A method used in winter is to apply DeerPro to plants, which is a taste-based repellent. The latex base reduces the number of applications to one or two.

“It does not have a smell,” Heaton says, but it may discolor foliage.

trees damaged by deer
Deer can harm small trees by rubbing up against them. (Photo courtesy of The Wildlife Control Company.)

Sprinkler system sends deer running

If you want to get a little creative, try installing a motion sensor to an existing sprinkler system.

Rick Wallace, owner of LawnWorks in Macon, Georgia, says the sensor has a photocell built in to it so you don't have to worry about it running during the day. The sensor is powered by a 120-volt line from the house, which means you don't have to worry about batteries.

It is then fed to an irrigation valve that will open when the sensor is triggered, Wallace says. You can have one sprinkler on the zone or an entire zone of existing sprinklers.

The impact style pop-up head moves very fast and the ratcheting sound is enough to make anybody or anything jump out of the way when it pops up suddenly.

The motion sensor Wallace uses has a 70-foot target range and a span of 180 degrees. 

Develop a deer management plan

Some of the best strategies tend to develop when homeowners associations or neighborhoods develop a total deer management plan, says Eric Arnold, owner of Bats, Birds & More in Sharon Center, Ohio.

“It’s really important to identify specific problems,” he says.

For instance, are the deer just walking through the landscape or are they eating ornamental plants? Which plants are they eating?

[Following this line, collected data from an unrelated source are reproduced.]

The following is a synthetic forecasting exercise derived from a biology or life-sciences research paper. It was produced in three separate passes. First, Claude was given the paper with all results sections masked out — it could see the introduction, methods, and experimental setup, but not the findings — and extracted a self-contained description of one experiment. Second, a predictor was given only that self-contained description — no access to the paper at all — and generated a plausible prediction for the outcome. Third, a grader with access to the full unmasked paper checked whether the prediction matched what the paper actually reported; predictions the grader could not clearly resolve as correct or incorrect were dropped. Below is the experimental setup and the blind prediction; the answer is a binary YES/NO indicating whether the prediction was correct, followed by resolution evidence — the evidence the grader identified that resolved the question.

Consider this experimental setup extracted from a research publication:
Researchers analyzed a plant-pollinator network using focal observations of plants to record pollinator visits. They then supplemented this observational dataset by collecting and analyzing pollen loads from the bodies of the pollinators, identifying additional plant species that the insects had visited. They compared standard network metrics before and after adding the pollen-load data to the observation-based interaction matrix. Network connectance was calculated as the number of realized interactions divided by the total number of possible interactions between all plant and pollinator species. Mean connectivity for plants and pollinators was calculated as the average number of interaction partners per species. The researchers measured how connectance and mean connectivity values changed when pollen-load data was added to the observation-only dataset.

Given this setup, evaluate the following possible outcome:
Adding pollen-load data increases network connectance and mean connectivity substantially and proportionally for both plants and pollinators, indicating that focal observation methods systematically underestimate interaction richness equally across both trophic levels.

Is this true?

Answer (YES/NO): YES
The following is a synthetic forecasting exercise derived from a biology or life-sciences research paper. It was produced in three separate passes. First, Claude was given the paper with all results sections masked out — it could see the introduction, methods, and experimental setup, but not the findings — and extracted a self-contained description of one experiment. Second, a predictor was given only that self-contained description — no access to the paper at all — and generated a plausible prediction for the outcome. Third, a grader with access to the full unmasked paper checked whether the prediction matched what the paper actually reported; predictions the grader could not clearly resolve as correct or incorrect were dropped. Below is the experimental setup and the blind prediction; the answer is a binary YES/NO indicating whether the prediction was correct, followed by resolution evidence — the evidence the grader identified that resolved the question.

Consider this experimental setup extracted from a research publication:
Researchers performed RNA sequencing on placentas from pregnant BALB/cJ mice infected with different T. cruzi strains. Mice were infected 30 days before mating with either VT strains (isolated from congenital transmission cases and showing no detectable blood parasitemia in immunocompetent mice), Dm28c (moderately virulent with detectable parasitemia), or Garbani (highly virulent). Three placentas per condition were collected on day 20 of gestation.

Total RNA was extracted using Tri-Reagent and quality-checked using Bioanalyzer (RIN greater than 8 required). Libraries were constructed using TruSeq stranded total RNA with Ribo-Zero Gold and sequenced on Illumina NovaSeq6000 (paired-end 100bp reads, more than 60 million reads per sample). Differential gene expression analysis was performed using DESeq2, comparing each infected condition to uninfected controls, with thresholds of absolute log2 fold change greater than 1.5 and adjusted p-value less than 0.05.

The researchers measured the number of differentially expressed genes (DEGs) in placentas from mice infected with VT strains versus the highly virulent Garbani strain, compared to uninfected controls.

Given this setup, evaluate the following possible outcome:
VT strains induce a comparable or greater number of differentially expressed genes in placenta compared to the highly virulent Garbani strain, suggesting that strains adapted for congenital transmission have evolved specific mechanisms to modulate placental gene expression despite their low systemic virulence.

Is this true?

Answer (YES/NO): NO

CHECK OUT: Angie's List Guide to Landscaping

To minimize the deer from eating landscaped plants, neighborhoods can create a buffer area around the community where trees, shrubs, grasses, perennials and other native species favored by deer are planted as a food source, Arnold says.

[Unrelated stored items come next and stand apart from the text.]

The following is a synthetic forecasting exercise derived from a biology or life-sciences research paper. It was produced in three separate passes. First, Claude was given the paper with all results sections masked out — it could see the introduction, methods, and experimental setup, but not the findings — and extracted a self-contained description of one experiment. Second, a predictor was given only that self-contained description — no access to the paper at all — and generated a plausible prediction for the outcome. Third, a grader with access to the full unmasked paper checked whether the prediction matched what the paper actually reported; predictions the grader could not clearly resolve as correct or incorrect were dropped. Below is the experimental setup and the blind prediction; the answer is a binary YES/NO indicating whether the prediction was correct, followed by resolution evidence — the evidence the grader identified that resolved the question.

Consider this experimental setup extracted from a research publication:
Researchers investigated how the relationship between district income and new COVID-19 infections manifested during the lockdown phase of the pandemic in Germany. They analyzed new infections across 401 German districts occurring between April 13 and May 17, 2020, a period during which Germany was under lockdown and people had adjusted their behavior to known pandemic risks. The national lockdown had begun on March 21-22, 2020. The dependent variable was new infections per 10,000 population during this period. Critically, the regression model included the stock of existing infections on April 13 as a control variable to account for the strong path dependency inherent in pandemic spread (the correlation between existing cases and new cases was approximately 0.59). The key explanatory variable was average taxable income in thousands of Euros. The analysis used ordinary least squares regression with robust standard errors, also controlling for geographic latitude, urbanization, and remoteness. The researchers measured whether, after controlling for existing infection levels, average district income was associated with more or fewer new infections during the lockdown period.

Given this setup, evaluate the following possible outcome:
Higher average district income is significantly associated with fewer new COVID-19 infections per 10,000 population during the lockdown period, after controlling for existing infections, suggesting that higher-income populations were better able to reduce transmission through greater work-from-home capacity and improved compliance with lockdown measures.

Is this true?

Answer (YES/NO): YES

Fences are considered the best defense in your yard, but many neighborhoods have covenants that ban them or limit the type of fence that can be installed.

Temporary fencing strung around the perimeter of the problem areas might be an option, but it can create aesthetic issues, says Dirk Shearer, co-owner of The Wildlife Control Company in Dublin, Ohio.

“I’ve also seen deer crawl under temporary fencing,” he says.

Shearer has used repellents, but has witnessed them be effective on one property and not on another.

“At the end of the day, though, the best method to get really good deterrence is a fenced-in yard,” he says.

Editor's Note: This is an updated version of an article published Jan. 30, 2013.